To summarise, this review indicates that it is still unclear whether patient education is beneficial and whether it has a significant and clinically important impact on osteoporosis management results. Educational programmes for osteoporosis require further investigation within the context of well-conducted RCTs with longer follow-up periods (at least 4 or 5 years) and larger sample sizes. Furthermore, future trials should aim to recruit higher proportions of men because a substantial number of men are affected by osteoporosis.

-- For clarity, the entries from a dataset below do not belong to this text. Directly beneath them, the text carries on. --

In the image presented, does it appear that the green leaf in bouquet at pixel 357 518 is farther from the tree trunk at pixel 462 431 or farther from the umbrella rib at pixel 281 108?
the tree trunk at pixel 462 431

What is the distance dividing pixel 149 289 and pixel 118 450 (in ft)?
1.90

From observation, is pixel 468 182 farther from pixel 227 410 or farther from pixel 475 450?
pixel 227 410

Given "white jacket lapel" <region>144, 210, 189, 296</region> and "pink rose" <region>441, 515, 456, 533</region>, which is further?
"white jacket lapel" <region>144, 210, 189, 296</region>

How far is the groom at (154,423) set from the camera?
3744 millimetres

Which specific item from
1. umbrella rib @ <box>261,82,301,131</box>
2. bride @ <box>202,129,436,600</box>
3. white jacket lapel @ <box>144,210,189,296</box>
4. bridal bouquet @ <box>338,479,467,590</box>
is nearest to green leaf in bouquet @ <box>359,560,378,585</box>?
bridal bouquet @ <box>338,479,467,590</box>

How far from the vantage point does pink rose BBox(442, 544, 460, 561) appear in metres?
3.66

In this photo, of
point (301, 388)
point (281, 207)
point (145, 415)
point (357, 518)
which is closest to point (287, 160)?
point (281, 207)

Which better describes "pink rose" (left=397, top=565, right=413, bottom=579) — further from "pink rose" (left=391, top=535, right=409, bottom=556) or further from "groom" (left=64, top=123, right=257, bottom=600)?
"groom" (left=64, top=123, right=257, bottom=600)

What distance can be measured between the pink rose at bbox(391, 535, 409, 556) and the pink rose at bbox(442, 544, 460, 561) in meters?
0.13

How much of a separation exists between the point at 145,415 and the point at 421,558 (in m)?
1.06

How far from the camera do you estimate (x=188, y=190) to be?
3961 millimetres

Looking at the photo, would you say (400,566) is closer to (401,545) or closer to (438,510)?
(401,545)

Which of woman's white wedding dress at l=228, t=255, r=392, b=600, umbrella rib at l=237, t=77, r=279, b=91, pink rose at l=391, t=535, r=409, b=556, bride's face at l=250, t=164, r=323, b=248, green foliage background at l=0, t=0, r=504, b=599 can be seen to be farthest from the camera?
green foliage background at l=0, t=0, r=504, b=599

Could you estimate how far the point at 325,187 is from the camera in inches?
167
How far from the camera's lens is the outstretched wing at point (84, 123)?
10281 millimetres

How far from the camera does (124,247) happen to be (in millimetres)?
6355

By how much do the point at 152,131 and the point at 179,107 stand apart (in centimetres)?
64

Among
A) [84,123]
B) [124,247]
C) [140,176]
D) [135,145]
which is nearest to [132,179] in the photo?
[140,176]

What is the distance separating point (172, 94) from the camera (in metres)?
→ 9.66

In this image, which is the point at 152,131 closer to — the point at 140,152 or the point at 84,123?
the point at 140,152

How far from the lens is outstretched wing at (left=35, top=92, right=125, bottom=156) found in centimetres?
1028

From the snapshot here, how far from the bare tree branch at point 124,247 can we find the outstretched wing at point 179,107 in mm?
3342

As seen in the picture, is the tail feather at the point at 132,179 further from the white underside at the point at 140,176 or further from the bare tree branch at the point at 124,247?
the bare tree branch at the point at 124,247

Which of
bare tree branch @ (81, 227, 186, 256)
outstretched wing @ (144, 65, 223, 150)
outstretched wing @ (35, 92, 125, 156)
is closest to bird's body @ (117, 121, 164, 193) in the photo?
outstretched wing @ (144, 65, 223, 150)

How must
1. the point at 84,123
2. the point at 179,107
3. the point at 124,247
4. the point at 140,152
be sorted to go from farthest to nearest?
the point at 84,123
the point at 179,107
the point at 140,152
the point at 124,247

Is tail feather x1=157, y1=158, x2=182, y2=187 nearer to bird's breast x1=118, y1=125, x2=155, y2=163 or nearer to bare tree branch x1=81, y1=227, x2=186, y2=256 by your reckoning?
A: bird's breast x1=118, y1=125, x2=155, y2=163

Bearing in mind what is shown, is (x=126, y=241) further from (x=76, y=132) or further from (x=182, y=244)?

The study methodology of future studies needs to be improved to minimise the risk of bias. Future studies need to apply adequate randomisation procedures and improve the description thereof. Additionally, future trials should include standardised, adequate and detailed descriptions of the education programme, the participants and the outcome measures. For instance, Jensen et al. [62] provide a comprehensive description of the educational programme, which may provide a good example of how to describe educational programmes in future studies. Researchers also need to find consensus on the terminology and definition of outcomes as well as on the most appropriate assessment methods and instruments. Several initiatives started developing standardised outcome sets, which will facilitate comparability of future RCTs (COMET Initiative, ICHOM)Footnote 10 Where available, researchers should refer to already existing guidelines and use standardised and validated instruments.